Extracted records:
----

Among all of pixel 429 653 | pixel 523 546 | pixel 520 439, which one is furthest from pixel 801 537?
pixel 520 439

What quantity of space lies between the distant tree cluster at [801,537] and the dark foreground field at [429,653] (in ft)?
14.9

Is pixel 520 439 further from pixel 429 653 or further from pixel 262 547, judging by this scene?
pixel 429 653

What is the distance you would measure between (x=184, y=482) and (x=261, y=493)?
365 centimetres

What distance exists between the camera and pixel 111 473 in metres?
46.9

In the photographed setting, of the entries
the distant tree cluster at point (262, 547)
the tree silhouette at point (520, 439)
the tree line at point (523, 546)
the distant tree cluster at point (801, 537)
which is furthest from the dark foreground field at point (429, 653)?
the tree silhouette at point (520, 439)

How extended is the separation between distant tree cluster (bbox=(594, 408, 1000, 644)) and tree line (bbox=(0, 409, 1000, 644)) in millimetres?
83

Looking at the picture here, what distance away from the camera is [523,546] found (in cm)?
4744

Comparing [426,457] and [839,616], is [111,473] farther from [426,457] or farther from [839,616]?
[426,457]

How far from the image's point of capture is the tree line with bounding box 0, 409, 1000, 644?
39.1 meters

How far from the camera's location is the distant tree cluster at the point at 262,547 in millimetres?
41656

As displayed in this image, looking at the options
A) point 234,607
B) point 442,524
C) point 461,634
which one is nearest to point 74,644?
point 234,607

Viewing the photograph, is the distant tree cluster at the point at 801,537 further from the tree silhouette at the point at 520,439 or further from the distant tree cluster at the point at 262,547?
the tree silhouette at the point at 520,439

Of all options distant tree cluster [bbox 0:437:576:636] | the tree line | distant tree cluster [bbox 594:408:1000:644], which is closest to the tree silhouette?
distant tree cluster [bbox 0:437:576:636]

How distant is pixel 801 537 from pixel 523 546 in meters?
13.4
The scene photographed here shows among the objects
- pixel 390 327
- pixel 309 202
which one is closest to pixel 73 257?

----

# Task description:
Please repeat all of the data above word for word, keeping every line in its original order.

# Complete answer:
Among all of pixel 429 653 | pixel 523 546 | pixel 520 439, which one is furthest from pixel 801 537?
pixel 520 439

What quantity of space lies between the distant tree cluster at [801,537] and the dark foreground field at [429,653] (in ft)?
14.9

Is pixel 520 439 further from pixel 429 653 or further from pixel 262 547, judging by this scene?
pixel 429 653

What is the distance you would measure between (x=184, y=482) and (x=261, y=493)?
365 centimetres

What distance exists between the camera and pixel 111 473 in metres?
46.9

In the photographed setting, of the entries
the distant tree cluster at point (262, 547)
the tree silhouette at point (520, 439)
the tree line at point (523, 546)
the distant tree cluster at point (801, 537)
which is furthest from the dark foreground field at point (429, 653)?
the tree silhouette at point (520, 439)

How extended is the separation between distant tree cluster (bbox=(594, 408, 1000, 644)) and tree line (bbox=(0, 409, 1000, 644)) in millimetres?
83

Looking at the picture here, what distance away from the camera is [523,546] found (in cm)?
4744

Comparing [426,457] and [839,616], is [111,473] farther from [426,457] or farther from [839,616]?
[426,457]

How far from the image's point of capture is the tree line with bounding box 0, 409, 1000, 644?
39.1 meters

How far from the camera's location is the distant tree cluster at the point at 262,547 in millimetres?
41656

As displayed in this image, looking at the options
A) point 234,607
B) point 442,524
C) point 461,634
which one is nearest to point 74,644?
point 234,607

Viewing the photograph, is the distant tree cluster at the point at 801,537 further from the tree silhouette at the point at 520,439 or further from the distant tree cluster at the point at 262,547?
the tree silhouette at the point at 520,439

Of all options distant tree cluster [bbox 0:437:576:636] | the tree line | distant tree cluster [bbox 594:408:1000:644], which is closest to the tree silhouette?
distant tree cluster [bbox 0:437:576:636]

How distant is pixel 801 537 from pixel 523 546 in meters?
13.4
The scene photographed here shows among the objects
- pixel 390 327
- pixel 309 202
which one is closest to pixel 73 257?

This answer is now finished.